Captioned web images
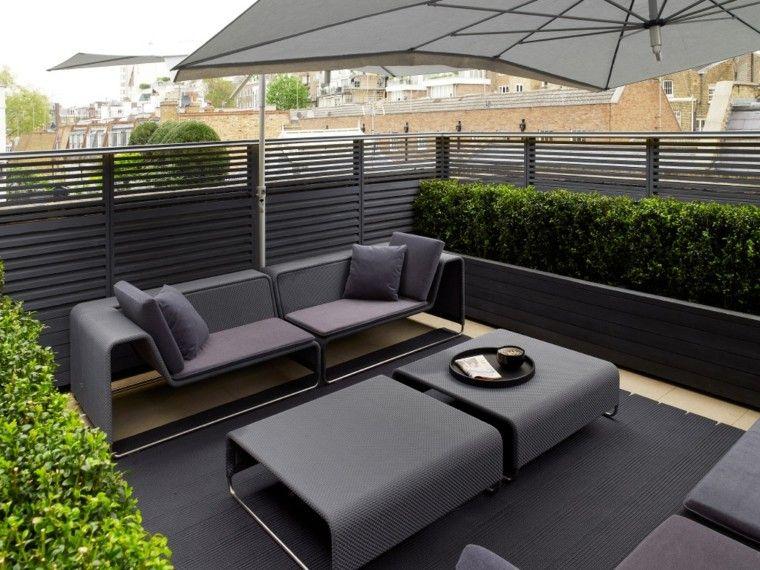 terraza muebles negros sombrilla modernos ideas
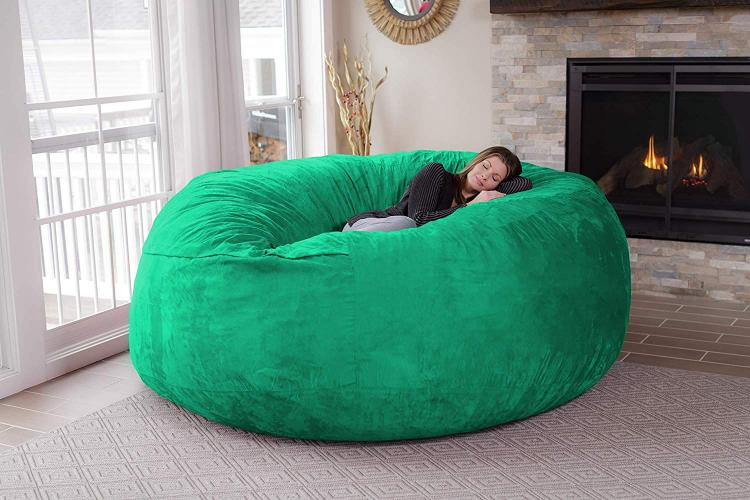 Awe Inspiring Theres A Giant 8 Foot Bean Bag Chair That Can Fit Up To 3 People Machost Co Dining Chair Design Ideas Machostcouk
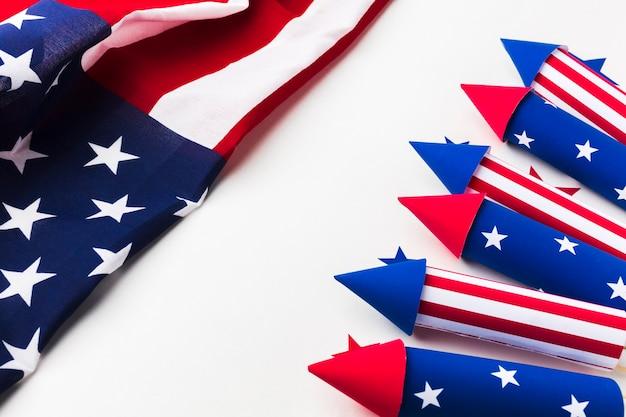 Wysoki kąt fajerwerków na dzień niepodległości z gwiazdami i amerykańską flagą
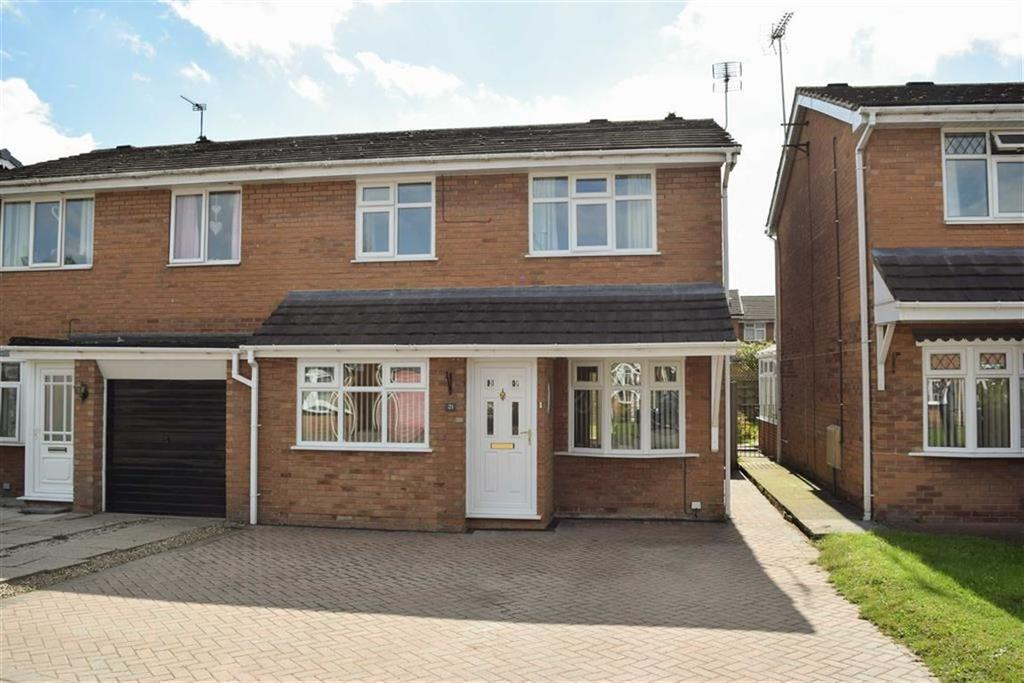 3 Bedrooms Semi Detached House for sale in Weston Close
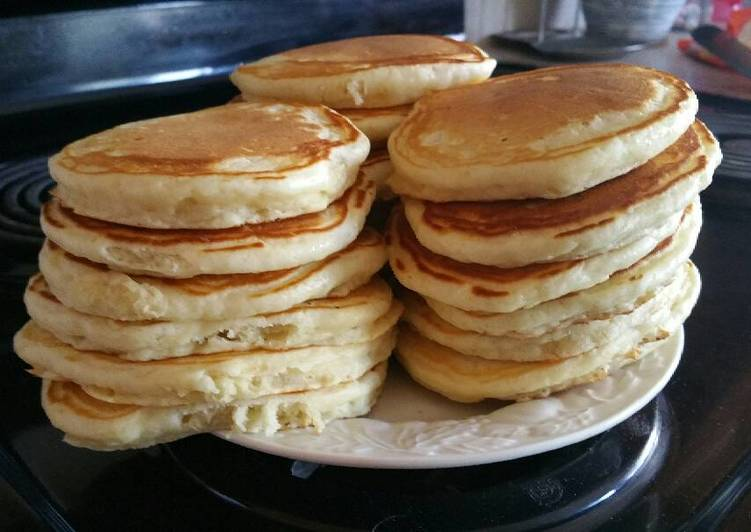 Buttermilk Pancakes (Alton Brown)
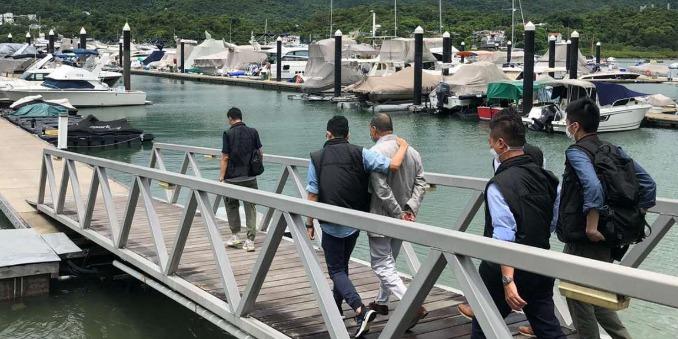 (有片)黎智英被押往西貢遊艇會蒐證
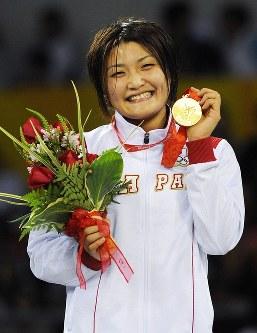 北京五輪のレスリング女子63キロ級決勝でカルタショワを破りメダルを手に歓声に応える伊調馨=北京市の中国農大体育館で2008年8月17日、矢頭智剛撮影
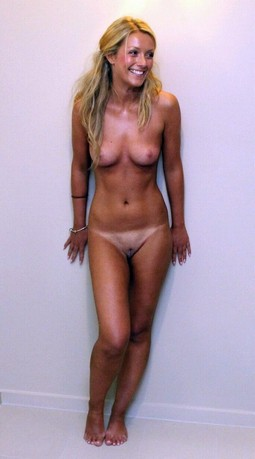 Young lady naked photo.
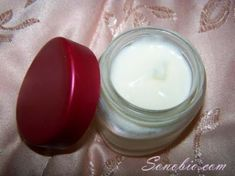 Light Cold Cream - need to add a preservative though. Cold Cream, Handmade Cosmetics, Make Beauty, Diy Makeup, Health And Wellness, Glass Of Milk, The Cure, Skin Care, Homemade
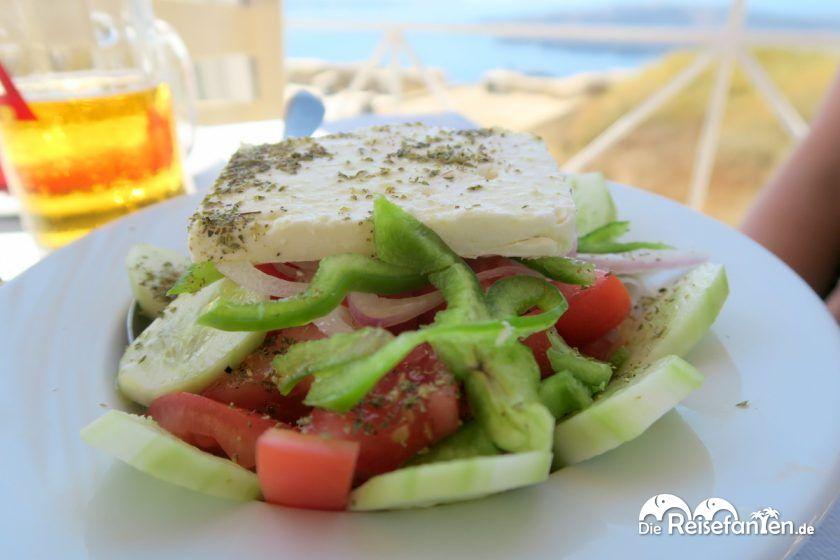 Griechischer Salat in der Stani Tavern in Fira auf Santorini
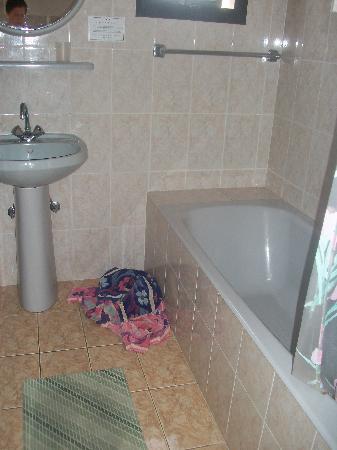 Hadjiantoni Anna Hotel Apartments: Bathroom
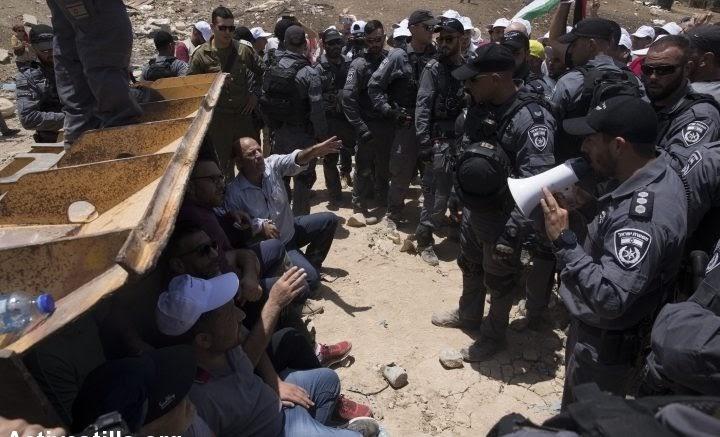VOCI DALLA STRADA: Khan al Ahmar, l'ultima possibilità di sopravvivenza dello stato palestinese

[TASK OBJECTIVE]:
Quote only what lies between the first line of the records and the line containing "Light Cold Cream", please, including both lines and excluding images.

[RESULT BELOW]:
 terraza muebles negros sombrilla modernos ideas
 Awe Inspiring Theres A Giant 8 Foot Bean Bag Chair That Can Fit Up To 3 People Machost Co Dining Chair Design Ideas Machostcouk
 Wysoki kąt fajerwerków na dzień niepodległości z gwiazdami i amerykańską flagą
 3 Bedrooms Semi Detached House for sale in Weston Close
 Buttermilk Pancakes (Alton Brown)
 (有片)黎智英被押往西貢遊艇會蒐證
 北京五輪のレスリング女子63キロ級決勝でカルタショワを破りメダルを手に歓声に応える伊調馨=北京市の中国農大体育館で2008年8月17日、矢頭智剛撮影
 Young lady naked photo.
 Light Cold Cream - need to add a preservative though. Cold Cream, Handmade Cosmetics, Make Beauty, Diy Makeup, Health And Wellness, Glass Of Milk, The Cure, Skin Care, Homemade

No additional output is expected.